> **TASK OBJECTIVE**
Arrange the lines of the listing below as a numbered list, starting with the line that contains "How far is (x=318, y=192)" and going on through the line that contains "4. the black ship hull at [585,436]". Leave out blank lines.
******************************
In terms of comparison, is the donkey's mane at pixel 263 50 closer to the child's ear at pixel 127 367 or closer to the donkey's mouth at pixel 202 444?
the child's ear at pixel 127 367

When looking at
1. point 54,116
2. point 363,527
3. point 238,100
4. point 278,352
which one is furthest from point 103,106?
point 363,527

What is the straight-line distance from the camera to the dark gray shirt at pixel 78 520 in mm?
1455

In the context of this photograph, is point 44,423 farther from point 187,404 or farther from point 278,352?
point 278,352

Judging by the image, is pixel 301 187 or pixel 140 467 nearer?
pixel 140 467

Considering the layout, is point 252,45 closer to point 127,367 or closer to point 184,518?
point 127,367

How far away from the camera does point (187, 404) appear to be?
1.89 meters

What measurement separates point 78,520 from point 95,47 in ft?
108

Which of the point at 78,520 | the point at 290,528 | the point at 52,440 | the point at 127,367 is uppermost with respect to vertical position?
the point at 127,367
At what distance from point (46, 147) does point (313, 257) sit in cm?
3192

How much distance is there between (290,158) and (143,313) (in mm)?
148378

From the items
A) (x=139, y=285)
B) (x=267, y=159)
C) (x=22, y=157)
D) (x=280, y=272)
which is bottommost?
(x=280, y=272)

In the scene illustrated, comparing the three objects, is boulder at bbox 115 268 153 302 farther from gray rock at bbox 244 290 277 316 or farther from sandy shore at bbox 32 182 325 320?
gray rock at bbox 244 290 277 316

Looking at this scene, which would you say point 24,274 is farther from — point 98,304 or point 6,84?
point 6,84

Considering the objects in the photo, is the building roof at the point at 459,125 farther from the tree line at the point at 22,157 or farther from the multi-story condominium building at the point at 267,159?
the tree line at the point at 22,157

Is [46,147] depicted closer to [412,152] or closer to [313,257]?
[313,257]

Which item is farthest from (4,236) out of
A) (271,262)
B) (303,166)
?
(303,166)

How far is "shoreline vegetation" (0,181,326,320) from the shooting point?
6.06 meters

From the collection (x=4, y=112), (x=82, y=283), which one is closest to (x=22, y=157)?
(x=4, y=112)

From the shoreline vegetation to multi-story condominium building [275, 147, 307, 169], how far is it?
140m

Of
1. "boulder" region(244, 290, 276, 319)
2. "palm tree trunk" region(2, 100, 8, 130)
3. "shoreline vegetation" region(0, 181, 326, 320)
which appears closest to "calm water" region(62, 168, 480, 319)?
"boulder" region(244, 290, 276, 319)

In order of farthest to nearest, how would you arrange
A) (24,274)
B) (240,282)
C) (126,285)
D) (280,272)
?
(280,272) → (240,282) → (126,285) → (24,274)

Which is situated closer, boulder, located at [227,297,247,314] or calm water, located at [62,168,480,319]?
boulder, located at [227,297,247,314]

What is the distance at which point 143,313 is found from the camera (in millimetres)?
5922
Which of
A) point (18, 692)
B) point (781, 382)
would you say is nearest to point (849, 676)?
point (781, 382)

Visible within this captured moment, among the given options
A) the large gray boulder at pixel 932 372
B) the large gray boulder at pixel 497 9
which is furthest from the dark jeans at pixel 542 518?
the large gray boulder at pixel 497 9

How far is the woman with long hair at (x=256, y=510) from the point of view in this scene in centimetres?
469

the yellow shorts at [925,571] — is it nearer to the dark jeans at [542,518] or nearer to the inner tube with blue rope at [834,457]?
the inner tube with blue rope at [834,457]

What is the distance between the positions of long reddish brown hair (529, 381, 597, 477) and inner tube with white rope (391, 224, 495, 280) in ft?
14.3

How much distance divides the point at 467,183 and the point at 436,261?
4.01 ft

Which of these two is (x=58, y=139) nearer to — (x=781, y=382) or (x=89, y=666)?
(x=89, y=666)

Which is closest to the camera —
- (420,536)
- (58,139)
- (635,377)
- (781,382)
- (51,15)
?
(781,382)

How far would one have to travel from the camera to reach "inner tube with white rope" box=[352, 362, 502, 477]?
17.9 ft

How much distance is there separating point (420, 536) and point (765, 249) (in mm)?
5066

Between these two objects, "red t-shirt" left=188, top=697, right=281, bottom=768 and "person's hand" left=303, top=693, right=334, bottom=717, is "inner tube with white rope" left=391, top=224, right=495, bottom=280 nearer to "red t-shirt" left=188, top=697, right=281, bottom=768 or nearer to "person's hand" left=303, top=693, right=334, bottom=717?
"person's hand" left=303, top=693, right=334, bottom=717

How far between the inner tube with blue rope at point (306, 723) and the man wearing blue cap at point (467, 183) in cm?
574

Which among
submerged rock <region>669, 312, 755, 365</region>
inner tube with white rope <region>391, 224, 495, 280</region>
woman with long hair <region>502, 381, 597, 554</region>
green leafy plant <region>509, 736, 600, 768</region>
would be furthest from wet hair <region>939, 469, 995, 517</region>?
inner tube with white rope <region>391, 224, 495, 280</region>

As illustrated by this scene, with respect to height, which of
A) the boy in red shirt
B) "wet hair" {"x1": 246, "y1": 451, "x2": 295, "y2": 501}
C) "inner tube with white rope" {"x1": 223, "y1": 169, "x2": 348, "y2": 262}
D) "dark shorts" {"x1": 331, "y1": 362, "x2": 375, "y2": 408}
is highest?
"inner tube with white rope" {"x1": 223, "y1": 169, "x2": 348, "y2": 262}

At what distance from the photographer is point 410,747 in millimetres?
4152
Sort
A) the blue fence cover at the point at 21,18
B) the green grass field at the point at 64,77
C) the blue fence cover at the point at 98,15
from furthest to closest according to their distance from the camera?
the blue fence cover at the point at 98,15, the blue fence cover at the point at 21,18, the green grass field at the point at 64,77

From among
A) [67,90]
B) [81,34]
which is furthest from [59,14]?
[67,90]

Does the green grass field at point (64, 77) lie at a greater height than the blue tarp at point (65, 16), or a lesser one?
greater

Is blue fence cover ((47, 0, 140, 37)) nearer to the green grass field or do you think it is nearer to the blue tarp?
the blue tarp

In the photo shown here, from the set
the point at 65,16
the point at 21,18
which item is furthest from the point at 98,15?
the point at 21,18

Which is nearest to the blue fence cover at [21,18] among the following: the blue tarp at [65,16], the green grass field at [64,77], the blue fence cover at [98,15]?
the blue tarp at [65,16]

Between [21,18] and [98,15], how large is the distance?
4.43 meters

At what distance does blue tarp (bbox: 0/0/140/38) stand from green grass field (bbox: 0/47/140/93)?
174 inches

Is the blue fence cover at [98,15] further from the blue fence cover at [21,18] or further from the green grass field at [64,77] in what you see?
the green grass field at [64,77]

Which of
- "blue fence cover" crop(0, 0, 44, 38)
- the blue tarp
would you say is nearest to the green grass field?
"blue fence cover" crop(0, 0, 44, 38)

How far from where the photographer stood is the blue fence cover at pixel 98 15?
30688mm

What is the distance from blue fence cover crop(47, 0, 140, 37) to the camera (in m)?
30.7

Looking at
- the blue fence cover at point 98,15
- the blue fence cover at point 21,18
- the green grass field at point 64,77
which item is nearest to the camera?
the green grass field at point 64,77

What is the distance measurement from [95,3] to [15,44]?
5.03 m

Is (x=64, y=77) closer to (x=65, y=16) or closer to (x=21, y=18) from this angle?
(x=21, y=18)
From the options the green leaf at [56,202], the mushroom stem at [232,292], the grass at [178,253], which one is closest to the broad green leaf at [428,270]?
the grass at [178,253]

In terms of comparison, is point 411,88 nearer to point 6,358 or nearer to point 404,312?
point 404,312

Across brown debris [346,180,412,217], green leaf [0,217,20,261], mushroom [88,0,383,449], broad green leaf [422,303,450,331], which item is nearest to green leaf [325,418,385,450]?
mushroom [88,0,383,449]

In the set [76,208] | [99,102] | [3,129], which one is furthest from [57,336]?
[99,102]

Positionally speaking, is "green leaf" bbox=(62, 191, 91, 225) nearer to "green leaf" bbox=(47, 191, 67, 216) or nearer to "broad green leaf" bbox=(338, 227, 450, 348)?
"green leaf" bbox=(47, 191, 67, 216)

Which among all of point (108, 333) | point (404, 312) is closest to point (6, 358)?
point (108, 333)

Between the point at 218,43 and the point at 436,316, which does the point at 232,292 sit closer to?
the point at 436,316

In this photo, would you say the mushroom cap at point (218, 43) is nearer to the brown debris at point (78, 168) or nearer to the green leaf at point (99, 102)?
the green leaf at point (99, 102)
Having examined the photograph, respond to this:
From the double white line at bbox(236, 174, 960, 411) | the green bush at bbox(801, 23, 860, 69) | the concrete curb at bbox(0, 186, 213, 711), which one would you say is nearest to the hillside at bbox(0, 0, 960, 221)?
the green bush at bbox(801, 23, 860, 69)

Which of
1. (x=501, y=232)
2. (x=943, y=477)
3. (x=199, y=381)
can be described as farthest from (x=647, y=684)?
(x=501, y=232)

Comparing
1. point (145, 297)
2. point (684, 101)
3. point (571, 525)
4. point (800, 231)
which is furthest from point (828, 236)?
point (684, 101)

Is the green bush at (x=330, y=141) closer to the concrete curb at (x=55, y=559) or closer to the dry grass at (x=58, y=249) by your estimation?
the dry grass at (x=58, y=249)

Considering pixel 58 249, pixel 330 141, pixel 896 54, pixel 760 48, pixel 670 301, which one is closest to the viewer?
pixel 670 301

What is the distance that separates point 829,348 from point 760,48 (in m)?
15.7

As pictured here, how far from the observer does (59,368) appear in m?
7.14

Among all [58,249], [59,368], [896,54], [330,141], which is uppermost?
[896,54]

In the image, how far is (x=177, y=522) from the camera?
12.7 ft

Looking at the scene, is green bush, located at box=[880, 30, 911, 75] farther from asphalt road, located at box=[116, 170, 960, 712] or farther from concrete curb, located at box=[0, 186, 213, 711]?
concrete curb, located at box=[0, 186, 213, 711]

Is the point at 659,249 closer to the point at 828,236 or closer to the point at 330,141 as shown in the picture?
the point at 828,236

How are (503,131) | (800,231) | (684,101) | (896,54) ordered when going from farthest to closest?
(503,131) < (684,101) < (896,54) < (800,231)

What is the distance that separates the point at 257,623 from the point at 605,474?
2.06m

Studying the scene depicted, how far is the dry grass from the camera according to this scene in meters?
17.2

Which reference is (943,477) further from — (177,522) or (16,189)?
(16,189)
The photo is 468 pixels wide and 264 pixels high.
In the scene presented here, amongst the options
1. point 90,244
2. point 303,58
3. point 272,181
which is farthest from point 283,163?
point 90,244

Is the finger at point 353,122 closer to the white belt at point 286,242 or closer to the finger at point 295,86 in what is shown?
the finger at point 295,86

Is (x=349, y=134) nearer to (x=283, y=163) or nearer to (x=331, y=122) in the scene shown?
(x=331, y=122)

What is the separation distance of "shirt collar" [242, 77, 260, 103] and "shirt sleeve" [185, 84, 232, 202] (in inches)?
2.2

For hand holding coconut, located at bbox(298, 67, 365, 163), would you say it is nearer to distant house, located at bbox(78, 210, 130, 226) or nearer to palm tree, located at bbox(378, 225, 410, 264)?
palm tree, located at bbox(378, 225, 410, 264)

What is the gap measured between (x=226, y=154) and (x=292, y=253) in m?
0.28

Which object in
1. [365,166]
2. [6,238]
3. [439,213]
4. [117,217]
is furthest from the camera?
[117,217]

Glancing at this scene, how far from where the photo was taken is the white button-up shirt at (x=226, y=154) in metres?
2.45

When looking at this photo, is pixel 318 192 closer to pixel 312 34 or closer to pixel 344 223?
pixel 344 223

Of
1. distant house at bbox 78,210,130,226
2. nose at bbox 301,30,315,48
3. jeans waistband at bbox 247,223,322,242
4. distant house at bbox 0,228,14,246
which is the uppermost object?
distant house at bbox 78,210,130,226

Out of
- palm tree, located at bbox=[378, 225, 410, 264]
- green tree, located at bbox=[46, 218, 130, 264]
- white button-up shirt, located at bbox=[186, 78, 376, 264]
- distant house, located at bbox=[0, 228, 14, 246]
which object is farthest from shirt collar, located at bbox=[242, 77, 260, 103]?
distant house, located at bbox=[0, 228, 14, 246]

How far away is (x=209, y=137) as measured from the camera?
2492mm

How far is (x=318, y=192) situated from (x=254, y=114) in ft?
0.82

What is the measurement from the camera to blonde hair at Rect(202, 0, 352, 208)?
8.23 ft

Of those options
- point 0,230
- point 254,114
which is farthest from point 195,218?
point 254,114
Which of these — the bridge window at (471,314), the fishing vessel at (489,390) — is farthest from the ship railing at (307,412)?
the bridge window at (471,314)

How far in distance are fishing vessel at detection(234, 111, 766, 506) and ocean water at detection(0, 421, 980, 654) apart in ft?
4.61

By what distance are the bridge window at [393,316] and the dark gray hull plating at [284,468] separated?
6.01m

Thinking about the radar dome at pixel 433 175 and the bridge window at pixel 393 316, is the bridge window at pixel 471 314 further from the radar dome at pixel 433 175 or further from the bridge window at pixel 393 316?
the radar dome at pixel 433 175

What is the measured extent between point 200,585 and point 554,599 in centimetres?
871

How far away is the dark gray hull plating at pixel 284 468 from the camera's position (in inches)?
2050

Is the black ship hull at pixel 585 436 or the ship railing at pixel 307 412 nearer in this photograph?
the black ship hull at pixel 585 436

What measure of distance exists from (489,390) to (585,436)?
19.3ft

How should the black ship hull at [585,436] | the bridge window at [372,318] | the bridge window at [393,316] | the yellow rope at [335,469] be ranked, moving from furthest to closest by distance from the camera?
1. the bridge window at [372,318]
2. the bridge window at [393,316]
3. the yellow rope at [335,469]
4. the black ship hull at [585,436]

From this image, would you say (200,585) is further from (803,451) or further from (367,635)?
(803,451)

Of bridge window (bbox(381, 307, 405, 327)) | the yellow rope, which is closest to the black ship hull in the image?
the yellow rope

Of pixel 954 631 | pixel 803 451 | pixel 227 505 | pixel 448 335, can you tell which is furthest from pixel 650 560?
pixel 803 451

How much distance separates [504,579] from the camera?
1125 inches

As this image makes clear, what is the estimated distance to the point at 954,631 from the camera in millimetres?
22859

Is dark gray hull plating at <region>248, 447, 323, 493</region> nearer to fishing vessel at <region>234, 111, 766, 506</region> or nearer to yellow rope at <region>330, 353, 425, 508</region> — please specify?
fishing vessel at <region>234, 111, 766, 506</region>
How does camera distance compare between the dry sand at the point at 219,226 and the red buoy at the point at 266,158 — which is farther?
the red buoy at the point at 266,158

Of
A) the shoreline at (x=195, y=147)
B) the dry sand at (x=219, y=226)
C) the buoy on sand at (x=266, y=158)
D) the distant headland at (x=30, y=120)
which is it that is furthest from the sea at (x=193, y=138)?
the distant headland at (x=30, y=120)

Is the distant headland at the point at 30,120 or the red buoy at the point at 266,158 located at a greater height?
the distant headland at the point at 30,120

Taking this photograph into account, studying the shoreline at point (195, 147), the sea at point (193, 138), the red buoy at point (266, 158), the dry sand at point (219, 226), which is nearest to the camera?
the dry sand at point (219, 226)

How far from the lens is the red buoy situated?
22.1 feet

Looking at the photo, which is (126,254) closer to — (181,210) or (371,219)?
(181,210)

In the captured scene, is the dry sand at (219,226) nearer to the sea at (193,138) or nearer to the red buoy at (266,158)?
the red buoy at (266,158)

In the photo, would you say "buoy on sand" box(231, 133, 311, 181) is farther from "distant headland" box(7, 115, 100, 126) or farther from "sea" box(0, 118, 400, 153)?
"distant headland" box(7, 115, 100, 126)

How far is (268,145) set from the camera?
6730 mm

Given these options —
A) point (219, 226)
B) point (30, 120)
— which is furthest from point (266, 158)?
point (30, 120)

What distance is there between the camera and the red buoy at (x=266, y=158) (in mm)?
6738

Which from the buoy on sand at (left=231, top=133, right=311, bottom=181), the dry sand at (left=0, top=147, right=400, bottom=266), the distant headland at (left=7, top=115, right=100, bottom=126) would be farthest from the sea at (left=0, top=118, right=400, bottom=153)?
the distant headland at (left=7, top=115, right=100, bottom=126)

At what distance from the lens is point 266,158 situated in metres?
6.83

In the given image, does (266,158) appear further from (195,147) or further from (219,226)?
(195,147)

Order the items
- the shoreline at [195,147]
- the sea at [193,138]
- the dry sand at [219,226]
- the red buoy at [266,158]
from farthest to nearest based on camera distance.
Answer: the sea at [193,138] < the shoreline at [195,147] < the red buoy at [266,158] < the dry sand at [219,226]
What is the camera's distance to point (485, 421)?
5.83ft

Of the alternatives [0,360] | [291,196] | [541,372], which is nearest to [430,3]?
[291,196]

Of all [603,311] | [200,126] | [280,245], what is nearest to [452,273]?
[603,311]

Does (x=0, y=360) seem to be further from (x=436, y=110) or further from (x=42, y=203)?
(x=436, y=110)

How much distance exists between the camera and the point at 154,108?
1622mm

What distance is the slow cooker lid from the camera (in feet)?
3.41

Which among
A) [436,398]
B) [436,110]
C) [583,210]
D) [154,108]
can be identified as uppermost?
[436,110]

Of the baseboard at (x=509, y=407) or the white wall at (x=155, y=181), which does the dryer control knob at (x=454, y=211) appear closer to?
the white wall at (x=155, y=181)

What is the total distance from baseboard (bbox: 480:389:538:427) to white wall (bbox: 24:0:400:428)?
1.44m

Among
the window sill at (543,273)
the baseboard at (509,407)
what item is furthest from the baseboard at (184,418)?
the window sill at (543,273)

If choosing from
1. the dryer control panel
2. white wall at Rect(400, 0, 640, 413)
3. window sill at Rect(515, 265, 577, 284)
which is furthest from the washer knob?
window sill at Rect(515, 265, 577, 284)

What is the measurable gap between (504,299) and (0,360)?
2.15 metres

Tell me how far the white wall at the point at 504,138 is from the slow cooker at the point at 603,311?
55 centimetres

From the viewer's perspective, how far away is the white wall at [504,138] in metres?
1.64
******************************
> **THE RESPONSE**
1. How far is (x=318, y=192) situated from (x=254, y=114) in ft?
2. 0.82
3. What is the measurement from the camera to blonde hair at Rect(202, 0, 352, 208)?
4. 8.23 ft
5. Of those options
6. - point 0,230
7. - point 254,114
8. which is farthest from point 195,218?
9. point 254,114
10. Which of these — the bridge window at (471,314), the fishing vessel at (489,390) — is farthest from the ship railing at (307,412)?
11. the bridge window at (471,314)
12. How far in distance are fishing vessel at detection(234, 111, 766, 506) and ocean water at detection(0, 421, 980, 654) apart in ft?
13. 4.61
14. By what distance are the bridge window at [393,316] and the dark gray hull plating at [284,468] separated?
15. 6.01m
16. Thinking about the radar dome at pixel 433 175 and the bridge window at pixel 393 316, is the bridge window at pixel 471 314 further from the radar dome at pixel 433 175 or further from the bridge window at pixel 393 316?
17. the radar dome at pixel 433 175
18. What is the measured extent between point 200,585 and point 554,599 in centimetres?
19. 871
20. How far away is the dark gray hull plating at pixel 284 468 from the camera's position (in inches)?
21. 2050
22. Is the black ship hull at pixel 585 436 or the ship railing at pixel 307 412 nearer in this photograph?
23. the black ship hull at pixel 585 436
24. What measure of distance exists from (489,390) to (585,436)?
25. 19.3ft
26. How should the black ship hull at [585,436] | the bridge window at [372,318] | the bridge window at [393,316] | the yellow rope at [335,469] be ranked, moving from furthest to closest by distance from the camera?
27. 1. the bridge window at [372,318]
28. 2. the bridge window at [393,316]
29. 3. the yellow rope at [335,469]
30. 4. the black ship hull at [585,436]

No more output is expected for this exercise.